Mali: More than 130 civilians killed by suspected jihadists in the center of the country


More than 130 civilians have been killed in central Mali in attacks attributed to Al-Qaeda-affiliated jihadists, one of the country's worst known massacres and the latest in an ongoing series of killings across the country. Sahel.

Local elected officials have reported scenes of systematic massacres perpetrated a few days ago by armed men in Diallassagou and in two surrounding localities in the circle of Bankass in the center of the country, one of the main centers of violence which is bloodying the Sahel for years.

“We lost relatives, big brothers, uncles, equipment (was) destroyed, animals taken away, clothes, everything,” said a local elected official speaking in Bamako on condition of anonymity for security reasons.

“There is nothing left of Diallassagou. Diallassagou, the richest town in the circle of Bankass...", he moaned.

The government has reported 132 deaths which it blamed on Al-Qaeda-affiliated Fulani preacher Amadou Kouffa's Katiba Macina.

Released Monday afternoon from silence as alarming information proliferated since the weekend on social networks, the government dates the events of the night from Saturday to Sunday. Others date them back to Friday.

The leader of the junta in power since August 2020, Colonel Assimi Goïta, has declared three days of national mourning.

In a statement adopted Monday in New York unanimously by its 15 members, the UN Security Council “condemned in the strongest terms” the killings near Gao and Bankass.

Various interlocutors of AFP indicated that we continued to count the dead. Nouhoum Togo, president of a party based in Bankass, the main locality in the sector, speaks of an even higher number of victims.

Nouhoum Togo told AFP that the area had been the scene two weeks ago of army operations which had given rise to clashes with the jihadists. The latter would have returned to several dozen on motorcycles, Friday according to him, to take revenge against the populations, he said.

“They arrived and said to people: + you are not Muslims + in Fulani language. So they took the men away, a hundred people left with them. Two kilometers away, they shot people systematically,” he said.

“Even today, we continued to pick up the bodies in the surrounding communes of Diallassagou,” he added.

Since the appearance in 2015 of the Katiba Macina in central Mali, the region has been subjected to jihadist abuses, the actions of self-defense militias and inter-community reprisals.

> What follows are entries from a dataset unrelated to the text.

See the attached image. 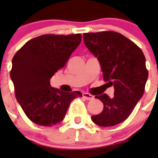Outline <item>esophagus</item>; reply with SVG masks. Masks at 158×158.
<instances>
[{
	"mask_svg": "<svg viewBox=\"0 0 158 158\" xmlns=\"http://www.w3.org/2000/svg\"><path fill=\"white\" fill-rule=\"evenodd\" d=\"M83 97L87 100V101H90V100L94 99V96L89 94V93H83Z\"/></svg>",
	"mask_w": 158,
	"mask_h": 158,
	"instance_id": "34e87169",
	"label": "esophagus"
}]
</instances>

Much of the area is beyond the control of the central state.

Profound security, political and humanitarian crisis

On March 23, 2019, more than 160 Fulani civilians were massacred in the village of Ogossagou.

But it is all of Mali that has been plunged into a deep security, political and humanitarian crisis since the outbreak of independence and jihadist insurgencies in 2012 in the north. The jihadist spread has spread to the center and neighboring countries, Burkina Faso and Niger.

The soldiers who took power by force in August 2020 after months of popular protest directed in particular against the inability of the civilian government to stop the deadly spiral have made the restoration of security their priority. They turned away from Mali's former military allies, starting with the French, and towards the Russians.

They launched a major operation in the center in December.

UN Secretary General Antonio Guterres wrote in a recent report to the Security Council that with the intensification of operations by Malian soldiers supported by foreign elements, "civilians have been exposed to violent attacks and violations of human rights, which have led to the highest number of civilian victims recorded to date in Mali".

Civilians are subject to reprisals from jihadists who accuse them of siding with the enemy. In certain zones, more and more extended in the center, passed under the influence of the jihadists, the latter vigorously apply their social vision.

Civilians also often find themselves caught in the crossfire in clashes between rival armed groups, including those affiliated with al-Qaeda and the Islamic State organization, which is also rampant in Mali and the Sahel.

The elected official who regretted that there was nothing left of Diallassagou complained that the warnings given by the populations were heard too late.

“We have said everything but the arrangements have not been made. The authorities were notified at 15 p.m., 16 p.m., 17 p.m., but they arrived the next morning at 10 a.m., “he said without specifying the day.

The number of civilians killed in attacks attributed to extremist groups has almost doubled since 2020 in the central Sahel, says a coalition of West African NGOs in a report published Thursday.

A UN document released in March said nearly 600 civilians had been killed in Mali in 2021 in violence blamed mainly on jihadist groups, but also on self-defense militias and the armed forces.